Provided passage:

━━━━━━━━━━━━━━━━━━━━

Moreover, as we just said, deserializing a .Net object from something else than a .Net virtual machine is not that trivial. I’ve built a construct-based python module for this, that does not support the whole format, but is enough for the need of this challenge: dotnetDeser.

### Keystream derivation process

What is called “keystream” is a fixed amount of bytes that is generated out of many information, thanks to a PBKDF2 function:

• the user password (if used any)
• the PIN code
• additional restriction information (e.g. hardware ones), that you can just gather from ATK3

The length of this keystream depends on the length L of the user password. The formula is #(KS) = clamp(100*L, 1024, 131072).

The user password and PIN code, among with information extracted from ATK3, are used to generate something called a “factor table”. We don’t really need to understand that part to crack the challenge, so it will be left aside for the sake of consistency.

This factor table, along with the additional restriction, are all mixed together through a PBDKF2 function to finally generate the keystream. It is interesting to note that a first version that I have reversed directly used the “factor table” as a keystream (and that’s why the keystream is still called “factor table” in various places of the PoC code).

Obviously, in these information, we don’t have the user password and the PIN code, so no direct way to regenerate that keystream.

It is also important to notice that, once we have this keystream, we can fully retrieve the encrypted zip. Indeed, it gives the IV for the AES/3DES/RC2 algorithms, and their key is already known thanks to ATK3.

# The cracking algorithm

## Keystream reuse and retrieval

That being said, the main vulnerability in this design is that this fixed length keystream is reused multiple times to XOR data, and not only inside the same file, but also accross ATD & ATK1 (ATK2 isn’t XORed with this keystream).

Let’s take a closer look at how this keystream is used:

Before trying to exploit known clear text to recover that keystream, we need to be able to decrypt and ungzip ATD/ATK1/ATK2. According to our scheme, they are encrypted using either AES, 3DES or RC2 in CBC mode. The key is known (derived from information in ATK3), but the IV is unknown, as it is the first bytes of the keystream we are trying to recover. But let’s take a look at how CBC work:

Not knowing the IV only makes the first block unavailable. In the case of AES, it is thus 16 bytes. In the case of 3DES or RC2, it is 8 bytes. Now, let’s take a look at what a GZip file looks like, to see what we lose:

In our cases, the first 8 bytes are, for instance:

• 1F 8B: header
• 08: use DEFLATE (always the case)

━━━━━━━━━━━━━━━━━━━━

Stored data:
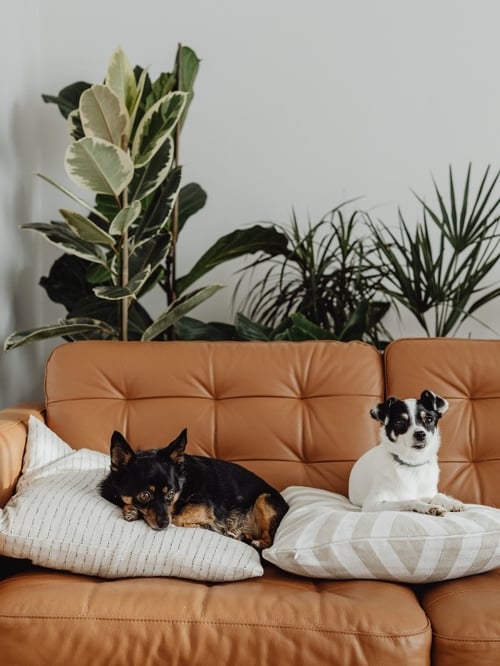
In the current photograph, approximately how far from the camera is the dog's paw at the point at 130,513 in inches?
71.5

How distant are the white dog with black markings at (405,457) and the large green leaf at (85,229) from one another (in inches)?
43.7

━━━━━━━━━━━━━━━━━━━━

To do:
**1)** Sum up the keystream cracking write-up in two sentences.
**2)** Carry on the keystream cracking write-up from its final line.

Answers by task:
**1)** A fixed-length keystream, whose size depends on the user password length, is generated through PBKDF2 from the user password, the PIN code and restriction information from ATK3, and having it fully recovers the encrypted zip because it gives the IV while the key is already known from ATK3. The main weakness is that this keystream is reused to XOR data within a file and across ATD and ATK1, and since a missing IV in CBC mode only makes the first block unavailable, the write-up turns to the GZip header to see what is lost.

**2)**
• 00: no flags (so no filename)
• 66 59 59 3A: timestamp (we don’t care)

So, if ATD, ATK1 or ATK2 is encrypted using 3DES or RC2, then we can fully decompress the underlying DEFLATE stream. In the case of AES, we miss the first 8 bytes of the actual DEFLATE stream. The end of this blog post describes how we can still recover almost all the decompressed data even in this case. Note that, for the actual challenge container, this is not really an issue as none of the files are encrypted with AES (did someone say this was a CTF?).

With all these information in mind, let’s formalize a bit the cracking algorithm.

### Hunting for known plaintext

Let’s consider we are able to ungzip ATD, ATK1 and ATK2. The only remaining unknown information is still the fixed length keystream (now named KS). As it is reused within the same file and for ATD & ATK1 with a XOR operator, knowning the data that has been fed to the fragmentation algorithm will give us known Bit Indexes (BI) and AlphaTav (AT) clear values, and hence known bits of KS. The scheme below describes this attack:

So let’s hunt for known data!

The first thing to notice is that the data that are fed to the fragmentation algorithm are not the actual user files, but an encrypted zip version of them. We don’t need the password of this zip for now, even if it can be derived straight from ATK3. The important parts are:

• we can guess some known values from the zip format specification
• it is an encrypted and compress stream, so the values of this zip file can be considered as random ones

#### Thanks to the zip format

Let’s take a look at what a zip file look like:

As we can see from this scheme, there are some fixed signatures we can use as known data. This is what we do as a first bootstrap step. In the case of the challenge, this helps recover approximately 12% of the keystream.

#### Thanks to block sizes (in ATK2)

If we look carefully at the decryption scheme, we see that ATK2 isn’t xored with KS. This means we have direct access to the Block Sizes (BS) part of the fragmented data. Moreover, one interesting fact of the fragmentation algorithm is that if BS == 0, then we can have only two original clear values: 0x00 or 0xFF. The discrimination is made thanks to the associated AlphaTav (AT) bit.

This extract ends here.